About $24 million of the settlement will return to New Mexico public employee pension funds, according to state Attorney General Hector Balderas, who announced the settlement Monday.
The state filed a class-action lawsuit earlier this year against a host of Wall Street banks, alleging a 15-year pattern of manipulating the prices of complex financial instruments called credit default swaps.
The lawsuit alleged the New Mexico State Investment Council suffered losses because the banks conspired to artificially manipulate the auction price of the financial instruments in violation of the Sherman Anti-Trust Act.
The State Investment Council invests some $31 billion in permanent endowments for the state, in addition to investments from 23 other state agencies, according to the lawsuit.
The suit was filed June 30 in U.S. District Court of New Mexico on behalf of the State Investment Council by the Attorney General's Office and Kirby McInerney LLP, a New York law firm.
Balderas said Monday that he was grateful to Sen. Joseph Cervantes, D-Las Cruces, and the state Legislature "for giving us the legal tools to partner with citizen whistleblowers and allowing our office to recover over $24 million that we will return to educator and public employee pension funds in New Mexico."
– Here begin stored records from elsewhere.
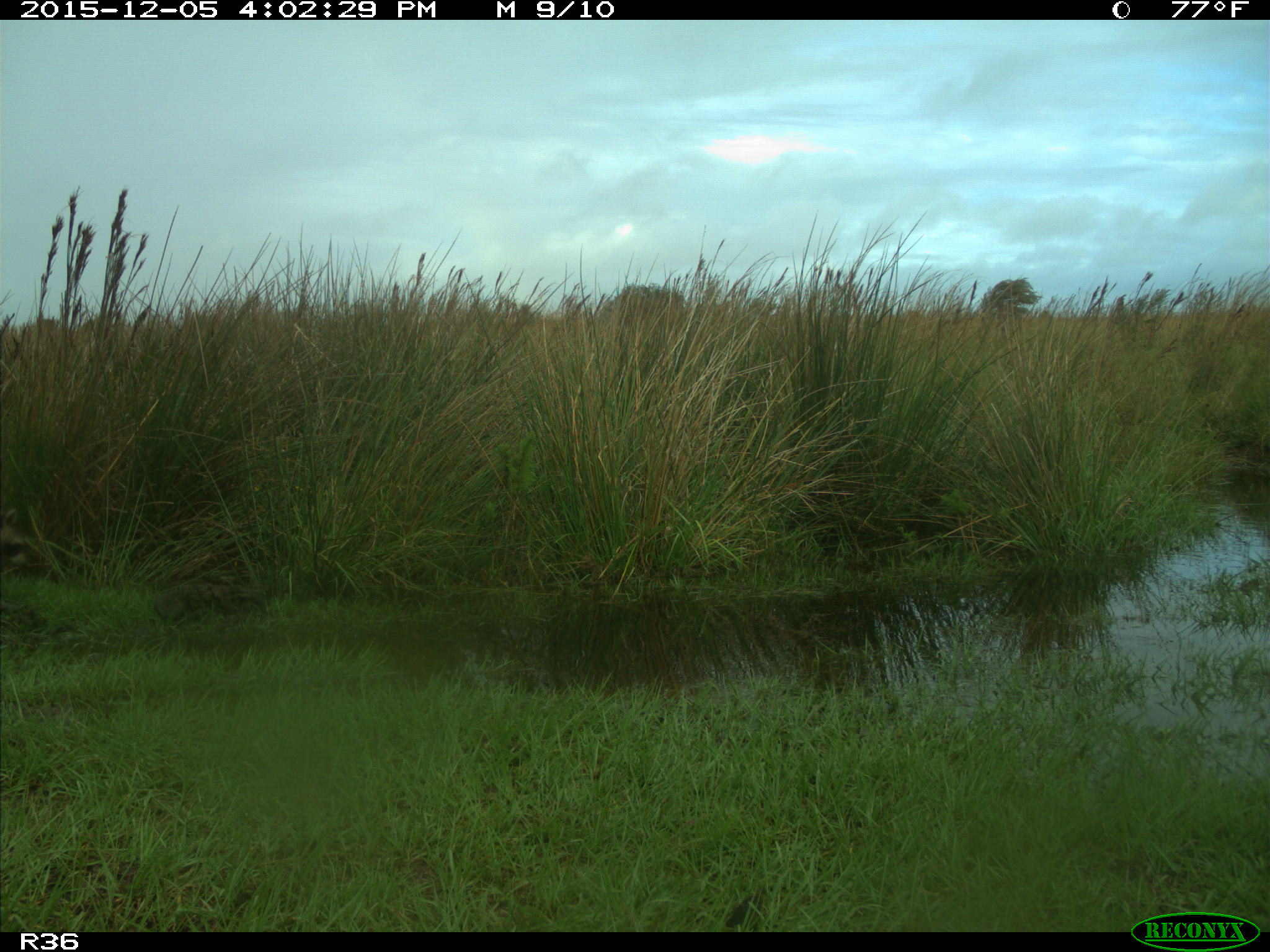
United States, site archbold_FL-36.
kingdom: Animalia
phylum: Chordata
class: Mammalia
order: Carnivora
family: Procyonidae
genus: Procyon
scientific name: Procyon lotor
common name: common raccoon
Procyon lotor (common raccoon).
Jerri Mares, a spokeswoman for the Attorney General's Office, said the lawsuit was filed under the 2007 New Mexico Fraud Against Taxpayers Act. Under the act, the whistleblower is entitled to 25% of the total settlement amount. She did not identify the whistleblower.
The settlement was reached with Barclays Capital, Citigroup Global Markets, Goldman Sachs & Co., J.P. Morgan Securities, Merrill Lynch, Pierce, Fenner & Smith, NatWest Markets Securities, and Washington Mutual Mortgage Securities Corp., the AG's Office said in a statement.
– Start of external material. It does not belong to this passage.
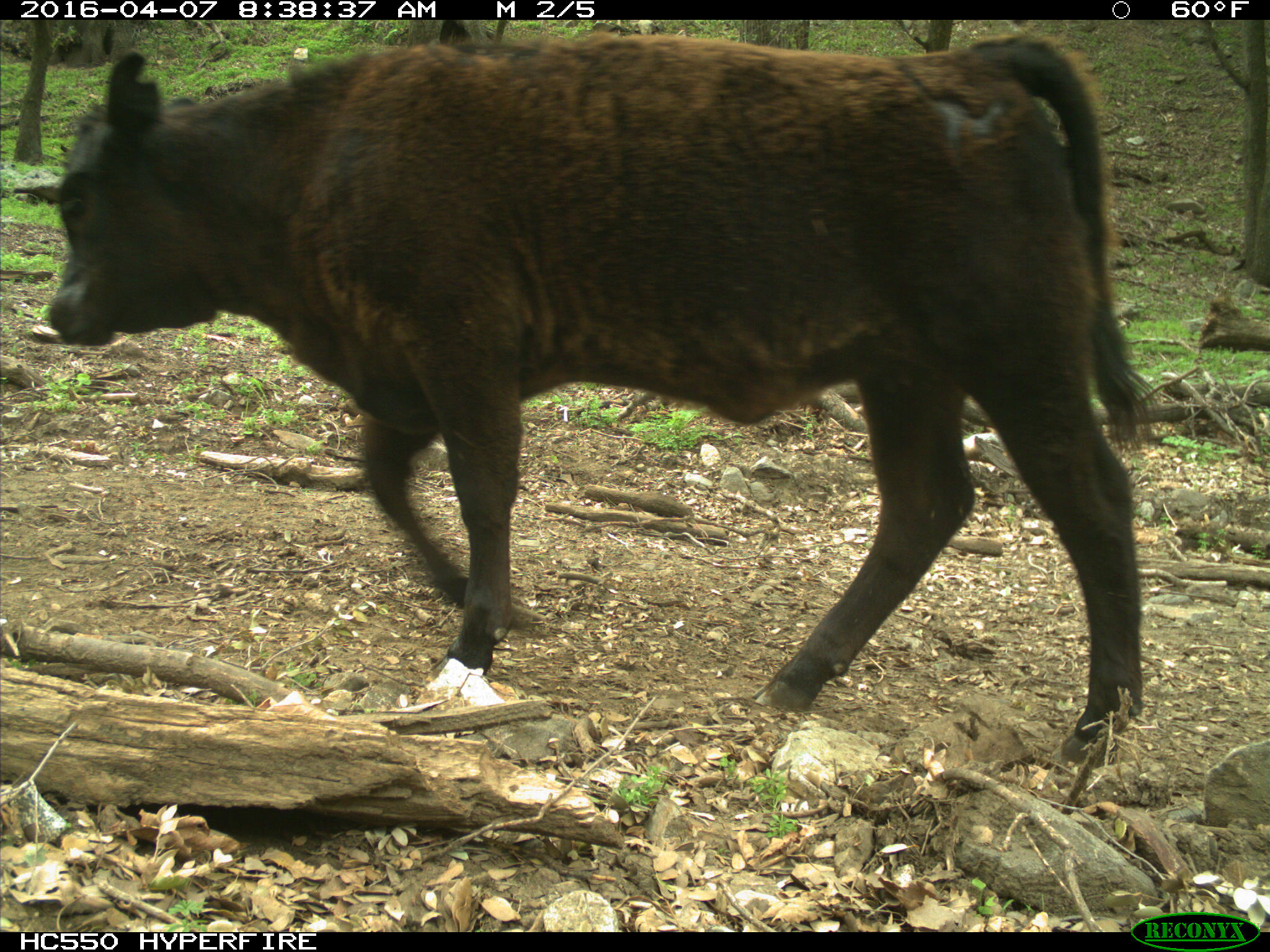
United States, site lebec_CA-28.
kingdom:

The firms admitted no liability and the state dismissed the claims against them as part of the settlement, the statement said.
The suit alleged the Wall Street banks that comprise the major dealers of credit default swaps were engaged in a conspiracy beginning in 2005 to rig the final auction price of the instruments.
A credit default swap historically served as a type of financial insurance for an underlying investment, such as corporate bonds or mortgage-backed securities, according to the lawsuit. The seller promises to pay compensation to the buyer should the underlying investment fail.
But credit default swaps differ from insurance in that buyers don't need to own the underlying bonds, which led to a speculative market for swaps.
The market for credit default swaps ballooned to more than $60 trillion in 2008 on the eve of the Great Recession, according to the suit. Since 2014, the market has ranged from $5 trillion to $8 trillion.